▸ DATASET CONTENT:
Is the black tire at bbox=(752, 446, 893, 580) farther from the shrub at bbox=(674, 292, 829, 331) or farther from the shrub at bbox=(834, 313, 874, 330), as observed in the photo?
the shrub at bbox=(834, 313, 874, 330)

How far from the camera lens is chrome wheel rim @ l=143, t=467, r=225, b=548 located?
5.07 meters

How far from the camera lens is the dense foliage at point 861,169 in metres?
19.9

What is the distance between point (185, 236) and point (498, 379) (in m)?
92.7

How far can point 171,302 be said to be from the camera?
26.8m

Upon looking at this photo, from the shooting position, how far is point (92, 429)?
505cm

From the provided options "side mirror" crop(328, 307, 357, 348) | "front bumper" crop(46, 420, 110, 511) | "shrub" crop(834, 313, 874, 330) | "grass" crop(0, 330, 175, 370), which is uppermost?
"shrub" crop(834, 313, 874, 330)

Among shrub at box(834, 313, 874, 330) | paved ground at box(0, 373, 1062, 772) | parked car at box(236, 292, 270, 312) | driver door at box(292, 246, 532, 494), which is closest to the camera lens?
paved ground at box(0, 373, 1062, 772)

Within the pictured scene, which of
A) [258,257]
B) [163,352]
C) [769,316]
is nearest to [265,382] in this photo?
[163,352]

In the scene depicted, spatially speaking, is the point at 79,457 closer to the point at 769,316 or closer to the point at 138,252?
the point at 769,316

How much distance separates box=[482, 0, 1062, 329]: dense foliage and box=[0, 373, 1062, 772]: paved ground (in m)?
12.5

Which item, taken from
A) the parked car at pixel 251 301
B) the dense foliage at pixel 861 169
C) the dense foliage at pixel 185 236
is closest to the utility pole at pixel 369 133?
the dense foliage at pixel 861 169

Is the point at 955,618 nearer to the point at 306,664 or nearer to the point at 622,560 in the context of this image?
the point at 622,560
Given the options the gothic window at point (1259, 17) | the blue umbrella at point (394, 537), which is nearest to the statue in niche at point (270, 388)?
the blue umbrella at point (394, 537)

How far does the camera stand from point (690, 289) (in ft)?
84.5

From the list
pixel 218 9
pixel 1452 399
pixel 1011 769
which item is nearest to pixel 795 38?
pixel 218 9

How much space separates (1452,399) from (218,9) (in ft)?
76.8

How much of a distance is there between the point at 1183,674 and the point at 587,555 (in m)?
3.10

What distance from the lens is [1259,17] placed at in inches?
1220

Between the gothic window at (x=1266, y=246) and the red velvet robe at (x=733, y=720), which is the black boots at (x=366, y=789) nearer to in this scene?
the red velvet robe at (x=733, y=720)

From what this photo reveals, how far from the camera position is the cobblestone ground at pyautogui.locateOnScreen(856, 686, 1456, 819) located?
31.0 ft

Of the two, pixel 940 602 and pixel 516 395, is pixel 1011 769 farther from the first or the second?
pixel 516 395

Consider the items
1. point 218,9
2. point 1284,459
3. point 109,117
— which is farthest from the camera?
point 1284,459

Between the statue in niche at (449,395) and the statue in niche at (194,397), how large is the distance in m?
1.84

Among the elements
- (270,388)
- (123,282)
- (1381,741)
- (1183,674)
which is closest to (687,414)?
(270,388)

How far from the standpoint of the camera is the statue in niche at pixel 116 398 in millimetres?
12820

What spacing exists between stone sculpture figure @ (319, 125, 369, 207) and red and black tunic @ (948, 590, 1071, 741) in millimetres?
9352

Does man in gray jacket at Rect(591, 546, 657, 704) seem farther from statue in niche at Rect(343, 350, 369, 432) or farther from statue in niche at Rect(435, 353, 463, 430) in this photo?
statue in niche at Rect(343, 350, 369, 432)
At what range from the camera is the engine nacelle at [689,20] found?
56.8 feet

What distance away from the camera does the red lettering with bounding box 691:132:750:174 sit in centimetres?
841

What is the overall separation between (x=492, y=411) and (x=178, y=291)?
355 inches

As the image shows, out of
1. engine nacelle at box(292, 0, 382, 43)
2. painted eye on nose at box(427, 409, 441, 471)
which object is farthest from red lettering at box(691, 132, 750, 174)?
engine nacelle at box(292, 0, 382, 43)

▸ WORK TO DO: Copy out the data word for word, starting with the line that contains "How far from the standpoint" and going on through the end of the data.

▸ RESULT OF THIS EXERCISE:
How far from the standpoint of the camera is the statue in niche at pixel 116 398 in millimetres?
12820

What spacing exists between stone sculpture figure @ (319, 125, 369, 207) and red and black tunic @ (948, 590, 1071, 741) in millimetres?
9352

Does man in gray jacket at Rect(591, 546, 657, 704) seem farther from statue in niche at Rect(343, 350, 369, 432) or farther from statue in niche at Rect(435, 353, 463, 430) in this photo?
statue in niche at Rect(343, 350, 369, 432)
At what range from the camera is the engine nacelle at [689,20] found?
56.8 feet

What distance away from the camera does the red lettering with bounding box 691:132:750:174 sit in centimetres?
841

What is the overall separation between (x=492, y=411) and (x=178, y=291)?
355 inches

As the image shows, out of
1. engine nacelle at box(292, 0, 382, 43)
2. painted eye on nose at box(427, 409, 441, 471)
which object is farthest from red lettering at box(691, 132, 750, 174)?
engine nacelle at box(292, 0, 382, 43)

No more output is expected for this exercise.